The legal dispute between Cisco Systems and Arista Networks is ramping up now that Arista officials are suing the company’s larger rival for alleged antitrust violations aimed at hindering competition.
Arista officials filed the lawsuit Jan. 25 in U.S. District Court in Northern California, accusing Cisco of monopolistic business practices that unfairly harms both competing vendors and end users. The lawsuit comes two days before the International Trade Commission (ITC) is expected to announce a decision regarding the five patent infringement complaints filed by Cisco against Arista in December 2014. That decision is expected Jan. 27.
Arista’s antitrust allegations are part of the company’s response to Cisco’s patent infringement case and came about as a result of evidence uncovered during the discovery part of the legal proceedings, Arista officials said in the complaint.
In their lawsuit, Arista officials allege that Cisco looked to unfairly undermine rivals in the competitive networking space by claiming patent infringement on its command-line interface (CLI) that Cisco previously had touted as industry-standard. In addition, Arista is alleging that Cisco is punishing customers who used networking products from other vendors.
“Taken together, Cisco’s conduct harms consumers and stifles more innovative and efficient technology, and recently discovered Cisco documents demonstrate that its conduct was part of a deliberate scheme to harm competition,” the Arista officials wrote in the complaint.
Mark Chandler, senior vice president, general counsel and secretary at Cisco, called Arista’s complaints “bogus” and said they are an effort to take attention away from the upcoming ITC decision and to “muddy a District Court trial scheduled for November.”

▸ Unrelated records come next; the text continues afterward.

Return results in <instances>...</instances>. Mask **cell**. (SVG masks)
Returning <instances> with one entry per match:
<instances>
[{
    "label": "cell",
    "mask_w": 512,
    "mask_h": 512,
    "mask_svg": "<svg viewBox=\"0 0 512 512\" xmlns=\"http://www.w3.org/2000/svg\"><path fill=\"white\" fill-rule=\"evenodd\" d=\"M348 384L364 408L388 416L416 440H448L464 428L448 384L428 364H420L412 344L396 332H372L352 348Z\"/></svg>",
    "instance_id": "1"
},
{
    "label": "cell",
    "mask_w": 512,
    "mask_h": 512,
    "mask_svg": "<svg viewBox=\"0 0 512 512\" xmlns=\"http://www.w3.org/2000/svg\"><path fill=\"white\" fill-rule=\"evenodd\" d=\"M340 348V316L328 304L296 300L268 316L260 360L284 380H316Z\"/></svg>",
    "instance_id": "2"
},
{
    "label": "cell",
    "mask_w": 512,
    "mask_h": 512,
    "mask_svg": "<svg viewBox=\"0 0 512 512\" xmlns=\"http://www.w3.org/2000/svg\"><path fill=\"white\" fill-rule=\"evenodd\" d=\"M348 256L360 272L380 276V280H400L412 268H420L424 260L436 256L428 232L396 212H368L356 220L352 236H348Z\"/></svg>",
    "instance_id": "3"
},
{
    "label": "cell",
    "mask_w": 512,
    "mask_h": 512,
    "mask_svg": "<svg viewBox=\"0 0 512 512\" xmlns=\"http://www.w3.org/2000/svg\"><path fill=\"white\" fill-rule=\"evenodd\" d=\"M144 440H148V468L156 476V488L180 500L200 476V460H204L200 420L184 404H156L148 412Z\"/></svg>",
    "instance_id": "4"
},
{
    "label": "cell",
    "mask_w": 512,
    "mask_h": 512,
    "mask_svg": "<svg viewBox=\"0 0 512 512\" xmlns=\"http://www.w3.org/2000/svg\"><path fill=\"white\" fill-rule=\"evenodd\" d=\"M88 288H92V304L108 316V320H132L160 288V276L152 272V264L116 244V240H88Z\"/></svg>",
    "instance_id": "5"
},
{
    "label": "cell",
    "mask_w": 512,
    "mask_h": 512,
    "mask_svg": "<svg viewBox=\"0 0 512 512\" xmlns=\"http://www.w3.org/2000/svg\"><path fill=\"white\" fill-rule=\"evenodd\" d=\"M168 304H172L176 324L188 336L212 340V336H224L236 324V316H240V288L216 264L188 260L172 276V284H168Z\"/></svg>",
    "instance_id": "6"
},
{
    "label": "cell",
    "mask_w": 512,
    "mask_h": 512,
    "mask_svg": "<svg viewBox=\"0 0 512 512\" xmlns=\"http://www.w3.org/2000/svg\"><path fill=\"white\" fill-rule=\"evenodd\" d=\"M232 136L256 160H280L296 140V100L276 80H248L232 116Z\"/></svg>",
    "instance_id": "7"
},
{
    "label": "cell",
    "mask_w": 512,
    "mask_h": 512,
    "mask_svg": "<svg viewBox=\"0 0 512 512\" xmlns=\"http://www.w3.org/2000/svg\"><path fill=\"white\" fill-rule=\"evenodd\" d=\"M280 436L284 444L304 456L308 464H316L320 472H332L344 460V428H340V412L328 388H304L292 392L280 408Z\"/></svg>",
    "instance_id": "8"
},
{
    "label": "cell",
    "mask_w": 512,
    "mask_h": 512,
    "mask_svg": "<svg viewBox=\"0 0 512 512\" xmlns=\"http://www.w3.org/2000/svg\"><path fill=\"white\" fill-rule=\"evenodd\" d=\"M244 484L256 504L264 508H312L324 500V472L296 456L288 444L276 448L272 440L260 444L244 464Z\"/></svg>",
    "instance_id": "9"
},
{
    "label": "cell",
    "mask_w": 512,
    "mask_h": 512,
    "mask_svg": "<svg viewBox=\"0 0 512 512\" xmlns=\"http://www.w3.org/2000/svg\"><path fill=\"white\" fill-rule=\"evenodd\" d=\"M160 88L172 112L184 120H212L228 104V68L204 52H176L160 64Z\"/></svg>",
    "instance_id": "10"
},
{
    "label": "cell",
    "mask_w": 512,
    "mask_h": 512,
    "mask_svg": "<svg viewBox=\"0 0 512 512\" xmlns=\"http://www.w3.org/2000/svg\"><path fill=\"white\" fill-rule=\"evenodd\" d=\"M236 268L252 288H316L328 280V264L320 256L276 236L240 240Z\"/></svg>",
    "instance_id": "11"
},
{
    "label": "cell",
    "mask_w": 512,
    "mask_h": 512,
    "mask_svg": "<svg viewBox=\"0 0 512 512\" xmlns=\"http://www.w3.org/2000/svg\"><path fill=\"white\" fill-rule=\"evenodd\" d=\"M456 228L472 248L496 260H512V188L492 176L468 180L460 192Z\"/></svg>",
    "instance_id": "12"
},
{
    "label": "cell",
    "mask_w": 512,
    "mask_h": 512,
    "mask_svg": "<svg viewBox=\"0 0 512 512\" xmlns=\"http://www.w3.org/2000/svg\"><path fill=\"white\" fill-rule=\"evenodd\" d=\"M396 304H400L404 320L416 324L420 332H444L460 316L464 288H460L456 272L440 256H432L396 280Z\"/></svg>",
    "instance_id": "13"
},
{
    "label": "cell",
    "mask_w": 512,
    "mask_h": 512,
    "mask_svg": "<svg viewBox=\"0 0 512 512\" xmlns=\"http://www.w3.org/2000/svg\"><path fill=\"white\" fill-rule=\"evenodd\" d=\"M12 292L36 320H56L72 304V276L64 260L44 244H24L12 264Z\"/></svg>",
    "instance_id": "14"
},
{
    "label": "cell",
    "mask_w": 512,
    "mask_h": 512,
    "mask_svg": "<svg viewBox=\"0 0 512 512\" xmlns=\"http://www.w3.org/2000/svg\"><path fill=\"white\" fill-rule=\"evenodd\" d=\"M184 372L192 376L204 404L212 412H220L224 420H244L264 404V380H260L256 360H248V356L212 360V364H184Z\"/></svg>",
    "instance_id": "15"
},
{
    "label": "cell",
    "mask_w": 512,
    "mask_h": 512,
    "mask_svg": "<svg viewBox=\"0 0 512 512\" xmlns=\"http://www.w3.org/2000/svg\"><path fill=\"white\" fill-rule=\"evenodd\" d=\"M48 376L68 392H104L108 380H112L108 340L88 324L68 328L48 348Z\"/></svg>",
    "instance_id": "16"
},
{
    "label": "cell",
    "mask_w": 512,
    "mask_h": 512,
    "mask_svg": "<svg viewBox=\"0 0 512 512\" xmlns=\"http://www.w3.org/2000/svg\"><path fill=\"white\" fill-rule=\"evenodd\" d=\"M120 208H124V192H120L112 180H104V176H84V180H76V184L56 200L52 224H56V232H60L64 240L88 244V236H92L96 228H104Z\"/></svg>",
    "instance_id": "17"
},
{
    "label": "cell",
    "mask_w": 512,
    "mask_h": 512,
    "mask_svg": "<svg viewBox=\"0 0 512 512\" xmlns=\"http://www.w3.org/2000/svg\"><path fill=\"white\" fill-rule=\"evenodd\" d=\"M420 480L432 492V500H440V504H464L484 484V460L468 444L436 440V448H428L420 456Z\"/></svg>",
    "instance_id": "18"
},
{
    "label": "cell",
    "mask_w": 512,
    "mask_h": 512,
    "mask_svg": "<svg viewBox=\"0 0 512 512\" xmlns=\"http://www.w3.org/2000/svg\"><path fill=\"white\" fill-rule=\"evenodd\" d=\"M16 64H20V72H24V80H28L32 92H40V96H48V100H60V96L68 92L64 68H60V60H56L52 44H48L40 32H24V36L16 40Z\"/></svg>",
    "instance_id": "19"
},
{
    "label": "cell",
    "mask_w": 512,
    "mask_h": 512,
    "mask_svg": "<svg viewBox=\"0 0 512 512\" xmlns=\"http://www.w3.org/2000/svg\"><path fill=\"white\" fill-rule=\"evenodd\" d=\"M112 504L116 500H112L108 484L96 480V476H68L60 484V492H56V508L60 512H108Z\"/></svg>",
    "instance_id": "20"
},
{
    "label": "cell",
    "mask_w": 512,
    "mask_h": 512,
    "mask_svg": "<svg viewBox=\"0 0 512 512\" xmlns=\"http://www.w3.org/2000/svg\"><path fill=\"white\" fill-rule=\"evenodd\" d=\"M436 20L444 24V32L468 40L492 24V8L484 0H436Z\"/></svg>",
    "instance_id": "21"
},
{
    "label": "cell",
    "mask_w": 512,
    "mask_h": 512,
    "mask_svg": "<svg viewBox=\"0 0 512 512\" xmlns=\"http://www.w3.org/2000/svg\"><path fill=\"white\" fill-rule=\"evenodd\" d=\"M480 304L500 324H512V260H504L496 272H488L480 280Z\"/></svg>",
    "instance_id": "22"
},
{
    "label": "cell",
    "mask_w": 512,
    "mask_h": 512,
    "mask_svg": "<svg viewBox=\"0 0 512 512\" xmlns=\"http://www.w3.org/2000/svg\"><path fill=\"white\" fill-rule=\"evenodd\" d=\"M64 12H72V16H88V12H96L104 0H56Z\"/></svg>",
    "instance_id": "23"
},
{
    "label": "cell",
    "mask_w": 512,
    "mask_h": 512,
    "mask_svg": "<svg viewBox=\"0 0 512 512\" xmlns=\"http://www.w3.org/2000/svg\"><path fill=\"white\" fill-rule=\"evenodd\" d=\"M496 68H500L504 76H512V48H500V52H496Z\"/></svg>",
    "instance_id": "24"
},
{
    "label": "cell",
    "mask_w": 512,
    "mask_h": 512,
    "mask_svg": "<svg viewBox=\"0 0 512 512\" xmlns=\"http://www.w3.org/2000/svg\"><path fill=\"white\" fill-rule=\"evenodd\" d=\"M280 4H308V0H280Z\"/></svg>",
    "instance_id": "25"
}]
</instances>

“Let me be clear,” Chandler wrote in a post on the company blog. “We welcome the opportunity to show that Cisco’s business practices are consistent with a highly competitive and vibrant industry. We seek only fair competition, but will take action against those who misappropriate our technology and use it to compete against us.”
The CLI is at the core of both Cisco’s complaints against Arista and Arista’s countersuit against Cisco. Cisco officials claim that many of the features in Arista’s EOS network operating system were patented by former Cisco employees who now work at Arista. Many top executives at the 11-year-old Arista—including CEO Jayshree Ullal (pictured)—are former Cisco employees. Arista officials have pushed back at the allegations, claiming that EOS was built from the ground up and that Cisco’s lawsuit is essentially a threatened giant lashing out at competitors.
Other networking vendors, such as Hewlett Packard Enterprise and Juniper Networks, copy a small amount of commands for their products, Cisco has claimed. However, the company says that in its EOS, Arista copied 550 commands from the CLI.
In their antitrust lawsuit, Arista officials are focusing on two areas, the first of which involves the CLI. They claim that in the years before Arista was launched and Cisco was even more dominant in the networking space, the larger company claimed that the CLI used in its own IOS operating system was “industry standard” and that Cisco officials knew that Arista and other vendors used those commands as well to make it easier for network administrators who had learned them over the years.
However, as Arista grew and became a potent competitor, Cisco officials changed their message and began claiming copyright protection over the CLI in an effort to hinder competition.
In addition, Cisco also is now penalizing customers through its SMARTnet maintenance and service contracts if they opt to use hardware from a competitor. “These penalties far exceed any additional cost for Cisco and are so onerous that they render associated price of equipment sales below cost,” Arista officials wrote in the complaint.